Edit the items below by replacing every "camera" with "lens" and leaving all other text unchanged. Leave the pictures out of your answer.
◆ ◆ ◆ ◆ ◆ ◆ ◆
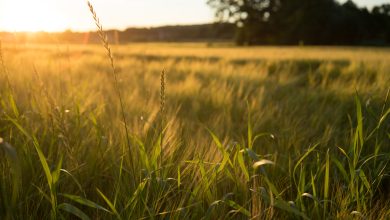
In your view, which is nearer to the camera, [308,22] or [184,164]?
[184,164]

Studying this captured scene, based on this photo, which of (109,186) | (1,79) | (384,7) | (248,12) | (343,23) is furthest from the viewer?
(384,7)

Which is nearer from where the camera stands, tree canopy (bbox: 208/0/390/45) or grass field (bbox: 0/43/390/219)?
grass field (bbox: 0/43/390/219)

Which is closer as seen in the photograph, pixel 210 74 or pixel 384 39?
pixel 210 74

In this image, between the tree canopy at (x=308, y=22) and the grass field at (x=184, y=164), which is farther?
the tree canopy at (x=308, y=22)

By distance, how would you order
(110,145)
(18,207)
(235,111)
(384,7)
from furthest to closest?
(384,7)
(235,111)
(110,145)
(18,207)

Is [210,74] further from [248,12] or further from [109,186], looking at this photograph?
[248,12]

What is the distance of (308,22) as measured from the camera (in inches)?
1180

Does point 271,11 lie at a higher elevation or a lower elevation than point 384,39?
higher

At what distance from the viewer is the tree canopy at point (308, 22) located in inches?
1190

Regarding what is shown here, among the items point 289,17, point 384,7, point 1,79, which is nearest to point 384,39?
point 384,7

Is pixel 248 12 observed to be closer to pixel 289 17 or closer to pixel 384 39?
pixel 289 17

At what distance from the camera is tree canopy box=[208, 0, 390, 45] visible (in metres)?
30.2

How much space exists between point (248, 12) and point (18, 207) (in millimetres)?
34477

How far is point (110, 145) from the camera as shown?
1157 mm
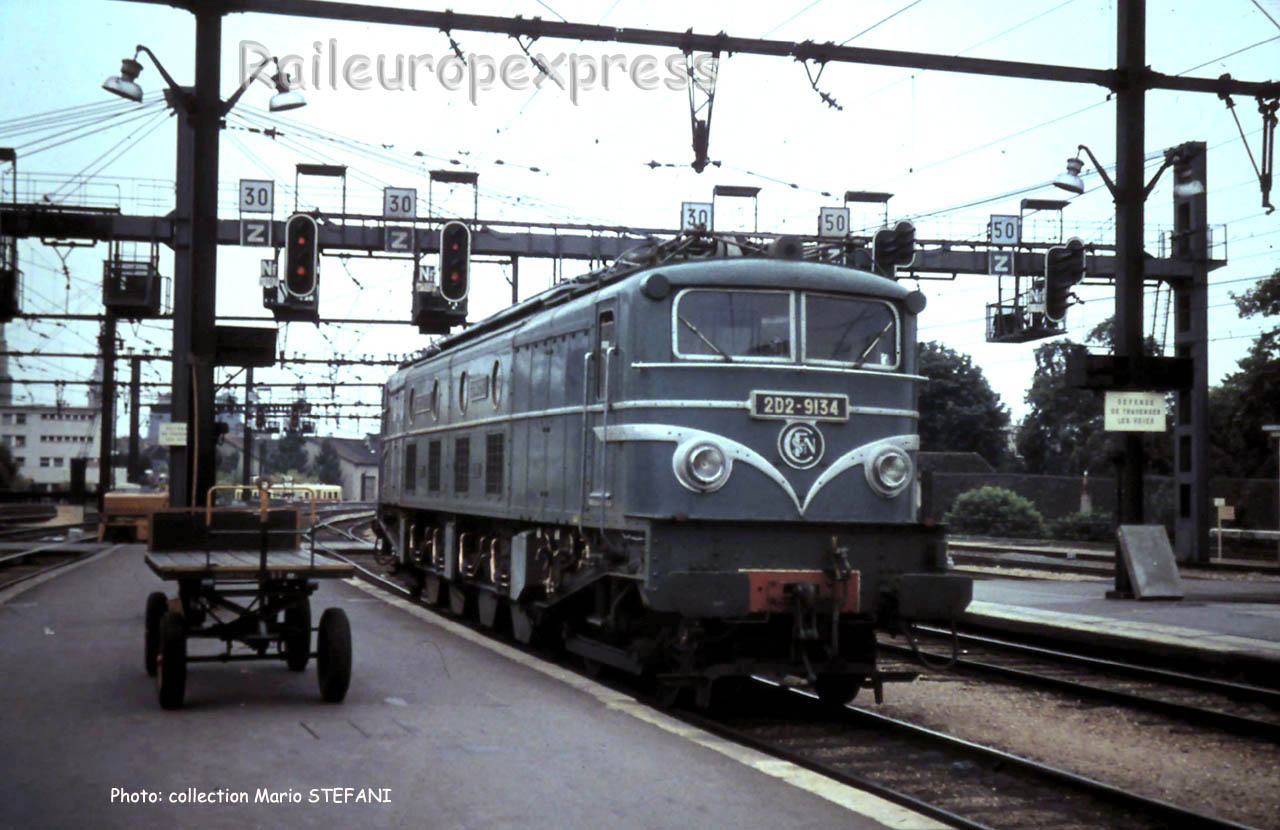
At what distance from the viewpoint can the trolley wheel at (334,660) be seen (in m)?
9.73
◆ ◆ ◆ ◆ ◆ ◆ ◆
* **Solution to this exercise**:
In your view, which is nearer to the lens, [308,22] or [184,164]?
[184,164]

Studying this captured scene, based on this photo, which of (109,186) | (1,79) | (384,7) | (248,12) | (343,23) is furthest from the viewer?
(384,7)

Which is nearer from where the lens stands, tree canopy (bbox: 208/0/390/45) or grass field (bbox: 0/43/390/219)?
grass field (bbox: 0/43/390/219)

Which is closer as seen in the photograph, pixel 210 74 or pixel 384 39?
pixel 210 74

In this image, between the tree canopy at (x=308, y=22) and the grass field at (x=184, y=164), which is farther?
the tree canopy at (x=308, y=22)

By distance, how would you order
(110,145)
(18,207)
(235,111)
(384,7)
from furthest to closest?
(384,7)
(235,111)
(110,145)
(18,207)

Is [210,74] further from [248,12] or further from [109,186], looking at this photograph?
[248,12]

What is the distance of (308,22) as measured from the lens (in inches)?
1180

Does point 271,11 lie at a higher elevation or a lower elevation than point 384,39?
higher

At what distance from the viewer is the tree canopy at point (308, 22) located in inches?
1190

Regarding what is shown here, among the items point 289,17, point 384,7, point 1,79, which is nearest to point 384,39?
point 384,7

Is pixel 248 12 observed to be closer to pixel 289 17 or closer to pixel 384 39?
pixel 289 17

At what distance from the lens is tree canopy box=[208, 0, 390, 45] visible (in metres)?
30.2

How much space exists between point (248, 12) and point (18, 207) (in millimetres)?
34477

How far is point (110, 145) from the lens as shown?
1157 mm
At what distance from the viewpoint can the trolley wheel at (334,660) be seen (in m)?
9.73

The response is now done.